- _Excerpted text_
begin

Books Magazine

Bookish Pet Peeve #10: Book Trailers

By Robert Bruce @robertbruce76

The book trailer is a relatively new thing in our modern era of social media and book marketing. I understand why publishers and marketers do it. I’m not sure, but, from the standpoint of exposure, book trailers might actually work.

But that doesn’t mean I have to like them.

Movie trailers work. They make sense. They take a visual medium to promote another form of visual medium. They’re highly effective. And, for me, a movie’s trailer can be a huge factor in whether or not I go to see said movie.

But book trailers?

They range from the extremely dull, low-budget, sleep-inducing version…

to the extremely hokey….

to the inexplicably bad book trailers that could have much better production value yet seemed more like the 60-second intro video the tour guide shows you before you enter the mineral exhibit at your local science museum.

To everything in between.

end

- _Task details_
Write out, word for word, the section of the post on book trailers that opens with the words containing "Bookish Pet Peeve" and closes with "to like them.". The data that comes next is from a separate source.

- _Recorded information_
begin

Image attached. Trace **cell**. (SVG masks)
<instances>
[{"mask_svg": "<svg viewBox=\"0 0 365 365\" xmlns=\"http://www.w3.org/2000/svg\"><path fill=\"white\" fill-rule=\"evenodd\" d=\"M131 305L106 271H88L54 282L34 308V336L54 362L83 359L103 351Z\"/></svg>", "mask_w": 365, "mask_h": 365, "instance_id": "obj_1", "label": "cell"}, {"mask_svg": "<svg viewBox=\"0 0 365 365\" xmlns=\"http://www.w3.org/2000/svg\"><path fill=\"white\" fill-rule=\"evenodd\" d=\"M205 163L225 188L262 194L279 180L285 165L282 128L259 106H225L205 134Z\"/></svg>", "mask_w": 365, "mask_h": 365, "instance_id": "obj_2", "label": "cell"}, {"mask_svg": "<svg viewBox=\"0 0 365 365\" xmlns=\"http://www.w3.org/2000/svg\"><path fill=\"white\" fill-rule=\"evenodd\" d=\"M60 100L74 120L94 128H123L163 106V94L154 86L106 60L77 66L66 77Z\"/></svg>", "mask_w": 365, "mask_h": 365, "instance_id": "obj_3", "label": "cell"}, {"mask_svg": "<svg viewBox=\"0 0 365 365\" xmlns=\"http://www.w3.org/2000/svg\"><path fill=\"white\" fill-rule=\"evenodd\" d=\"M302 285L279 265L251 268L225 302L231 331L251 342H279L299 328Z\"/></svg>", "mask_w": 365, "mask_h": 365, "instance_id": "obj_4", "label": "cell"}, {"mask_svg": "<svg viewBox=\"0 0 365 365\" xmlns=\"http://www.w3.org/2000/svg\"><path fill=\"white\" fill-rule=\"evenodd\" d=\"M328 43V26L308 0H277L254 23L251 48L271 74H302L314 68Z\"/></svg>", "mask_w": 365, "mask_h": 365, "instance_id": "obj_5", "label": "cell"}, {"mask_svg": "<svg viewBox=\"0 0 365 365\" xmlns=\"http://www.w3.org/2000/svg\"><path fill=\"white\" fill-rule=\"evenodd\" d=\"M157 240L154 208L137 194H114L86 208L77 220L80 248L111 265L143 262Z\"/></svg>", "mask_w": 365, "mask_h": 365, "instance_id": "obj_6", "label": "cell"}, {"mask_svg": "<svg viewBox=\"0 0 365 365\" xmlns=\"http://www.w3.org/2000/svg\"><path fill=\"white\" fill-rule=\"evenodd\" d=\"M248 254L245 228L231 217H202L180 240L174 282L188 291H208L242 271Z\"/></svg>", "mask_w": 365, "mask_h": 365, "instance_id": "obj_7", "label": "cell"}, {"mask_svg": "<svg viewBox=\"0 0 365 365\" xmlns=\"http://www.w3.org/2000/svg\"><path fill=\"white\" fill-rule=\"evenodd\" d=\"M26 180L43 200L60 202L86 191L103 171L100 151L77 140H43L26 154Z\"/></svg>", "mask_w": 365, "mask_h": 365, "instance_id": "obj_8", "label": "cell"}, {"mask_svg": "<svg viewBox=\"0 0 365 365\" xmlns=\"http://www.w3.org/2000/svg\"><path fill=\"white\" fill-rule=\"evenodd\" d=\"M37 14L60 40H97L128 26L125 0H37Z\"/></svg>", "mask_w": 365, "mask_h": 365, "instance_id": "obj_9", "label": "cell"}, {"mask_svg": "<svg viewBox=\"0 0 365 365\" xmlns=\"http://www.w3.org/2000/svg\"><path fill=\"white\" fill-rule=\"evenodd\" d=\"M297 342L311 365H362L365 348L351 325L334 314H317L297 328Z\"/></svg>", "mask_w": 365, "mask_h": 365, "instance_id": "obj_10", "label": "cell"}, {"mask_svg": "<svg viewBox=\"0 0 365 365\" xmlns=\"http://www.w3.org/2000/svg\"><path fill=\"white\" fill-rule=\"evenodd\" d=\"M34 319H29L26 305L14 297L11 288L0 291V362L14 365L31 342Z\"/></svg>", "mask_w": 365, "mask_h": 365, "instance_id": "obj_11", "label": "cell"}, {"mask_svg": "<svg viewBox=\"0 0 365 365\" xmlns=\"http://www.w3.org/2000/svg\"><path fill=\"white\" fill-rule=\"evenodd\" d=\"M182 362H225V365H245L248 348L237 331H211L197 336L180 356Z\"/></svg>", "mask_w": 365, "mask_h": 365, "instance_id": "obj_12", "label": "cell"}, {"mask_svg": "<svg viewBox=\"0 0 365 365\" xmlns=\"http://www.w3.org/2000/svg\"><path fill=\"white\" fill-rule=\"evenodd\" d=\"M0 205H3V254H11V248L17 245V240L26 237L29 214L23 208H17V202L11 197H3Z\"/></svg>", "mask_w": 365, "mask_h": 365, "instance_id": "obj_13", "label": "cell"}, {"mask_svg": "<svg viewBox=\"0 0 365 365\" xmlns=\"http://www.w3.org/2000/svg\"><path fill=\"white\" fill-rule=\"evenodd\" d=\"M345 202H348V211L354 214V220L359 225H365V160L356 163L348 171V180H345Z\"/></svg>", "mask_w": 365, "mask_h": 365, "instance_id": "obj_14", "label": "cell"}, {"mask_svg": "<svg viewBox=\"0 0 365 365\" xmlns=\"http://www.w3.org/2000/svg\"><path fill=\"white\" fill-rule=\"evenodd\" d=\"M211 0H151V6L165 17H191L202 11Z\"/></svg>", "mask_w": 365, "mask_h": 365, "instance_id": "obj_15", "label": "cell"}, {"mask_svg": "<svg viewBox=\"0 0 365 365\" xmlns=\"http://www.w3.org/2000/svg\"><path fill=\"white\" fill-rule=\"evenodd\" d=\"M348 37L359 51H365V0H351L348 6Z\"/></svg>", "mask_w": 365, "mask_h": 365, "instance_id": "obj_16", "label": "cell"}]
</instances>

end

- _Solution to this problem_
Bookish Pet Peeve #10: Book Trailers

By Robert Bruce @robertbruce76

The book trailer is a relatively new thing in our modern era of social media and book marketing. I understand why publishers and marketers do it. I’m not sure, but, from the standpoint of exposure, book trailers might actually work.

But that doesn’t mean I have to like them.